Once each month, this group would meet and come up with ways that back office processes could be automated. This work was an early-stage version of the automation that businesses use today.

Advances in technology have made automation solutions affordable and widespread.

Following this, Halleen founded Com Squared Systems, a company which specialized in eliminating the cumbersome “paper in, paper out” systems that so many used at that time.

These early software solutions were still labor intensive, however, requiring workers to spend hours manually inputting information and printing it out to mail for approval. The cost of processing each invoice was exorbitant compared to the costs businesses face for the same process today.

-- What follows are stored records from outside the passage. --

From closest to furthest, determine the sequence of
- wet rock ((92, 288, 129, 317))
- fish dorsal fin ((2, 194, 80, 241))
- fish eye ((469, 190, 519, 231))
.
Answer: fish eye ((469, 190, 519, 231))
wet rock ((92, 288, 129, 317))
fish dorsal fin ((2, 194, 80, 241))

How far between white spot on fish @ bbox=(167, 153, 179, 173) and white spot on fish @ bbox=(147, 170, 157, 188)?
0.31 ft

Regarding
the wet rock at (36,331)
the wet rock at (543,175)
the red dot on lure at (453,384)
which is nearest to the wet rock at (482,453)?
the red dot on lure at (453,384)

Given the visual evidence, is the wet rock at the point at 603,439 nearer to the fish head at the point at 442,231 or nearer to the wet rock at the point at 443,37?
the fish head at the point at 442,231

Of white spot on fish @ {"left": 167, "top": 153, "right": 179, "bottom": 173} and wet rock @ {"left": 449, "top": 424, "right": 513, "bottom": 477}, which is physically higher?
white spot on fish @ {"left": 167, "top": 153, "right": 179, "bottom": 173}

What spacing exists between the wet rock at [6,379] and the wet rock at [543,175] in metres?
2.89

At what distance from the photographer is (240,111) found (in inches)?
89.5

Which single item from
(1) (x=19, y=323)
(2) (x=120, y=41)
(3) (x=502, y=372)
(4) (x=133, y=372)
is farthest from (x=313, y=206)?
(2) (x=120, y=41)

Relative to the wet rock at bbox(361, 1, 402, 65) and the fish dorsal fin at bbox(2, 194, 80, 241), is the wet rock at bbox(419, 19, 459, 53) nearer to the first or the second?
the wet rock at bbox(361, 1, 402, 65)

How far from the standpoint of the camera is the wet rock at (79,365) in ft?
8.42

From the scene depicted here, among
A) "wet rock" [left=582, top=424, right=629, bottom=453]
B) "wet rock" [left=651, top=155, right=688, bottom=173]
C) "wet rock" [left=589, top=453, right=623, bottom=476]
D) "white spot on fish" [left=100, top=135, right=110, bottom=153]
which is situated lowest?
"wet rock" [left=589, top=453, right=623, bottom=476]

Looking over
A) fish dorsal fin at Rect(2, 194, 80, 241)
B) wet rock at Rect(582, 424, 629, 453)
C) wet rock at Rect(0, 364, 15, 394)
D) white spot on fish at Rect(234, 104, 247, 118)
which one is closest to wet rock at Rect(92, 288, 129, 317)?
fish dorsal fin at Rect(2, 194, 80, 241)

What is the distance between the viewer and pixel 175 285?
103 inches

“When you looked at the cost of an invoice in those days, you looked at it starting with the mail room, people received the mail and then distributed it to people opened it and moved it to other people who often went to copiers and made copies of it, filed it, marked it up, sent it on to somebody else via fax or mail,” Halleen says. “It was very labor intensive and many file cabinets got filled with the same documents.”

Accounts Payable – The Digital Era

The 90s brought technology to offices, starting with the replacement of paper-based file cabinets with optical disk storage.

But despite the fact that employees could pull a file from a computer or optical disk and email it to someone, paper-based files were still in heavy use due to disk storage costs still being relatively expensive.

“There was a lot of distrust in the internet and of course, security was starting to become a concern and there was no security in those days,” Halleen recalls. “And it was very slow. There were just a lot of things that caused people to be reticent.”

What a difference 20 years makes. Computers are talking to computers. Computer data that was printed is sent electronically so paper is never created.

In 1998, Halleen founded API Outsourcing (API) and Centreviews based on cloud based technology platform and the trend to outsource more functions of a company to provide the automation on a transaction basis. Two major factors made the late 90s the perfect time to introduce this type of technology to businesses: the internet was gradually becoming much more reliable and Adobe provided gave businesses the ability to easily create PDFs that could be viewed on any computer. A full decade later, the business world began embracing the term “cloud technology,” which API had been offering since 1999.

What a difference 10 years makes. In the first decade of the new millennium, people were using less paper but were still manually routing information to people via email.

The Robotic Processes and Artificial Intelligence Era

Now the combination of artificial intelligence (AI) and robotic process automation (RPA) is in the second decade of the millennium work flow technology is prevalent.

The technology is taking over the routing decisions and execution of getting the right information to the right people. Computers communicate with each other eliminating some of the capture work.

What a difference the second decade of the millennium is experiencing. Work flow technology is becoming widespread. Technology is enabling one person to take over the tasks of several people through robotic process automation.

Thirty years have taken accounts payable from paper-based accounting services to robotic process automation, with all the steps in between. Like many in his field, Halleen is excited to see the next era of accounting and finance automation.

“The next step that’s going to occur is that another wave of technology will provide low-cost artificial intelligence,” Halleen says. Decision making will be done more and more by computers. Accounts payable processes that fit within appropriate parameters will be processed and paid without any human intervention. Evolution is the thing that you absolutely have to be on top of because things will always change. Nothing stays static. And in this day and age, because of the rapid change in technology, it happens so fast.”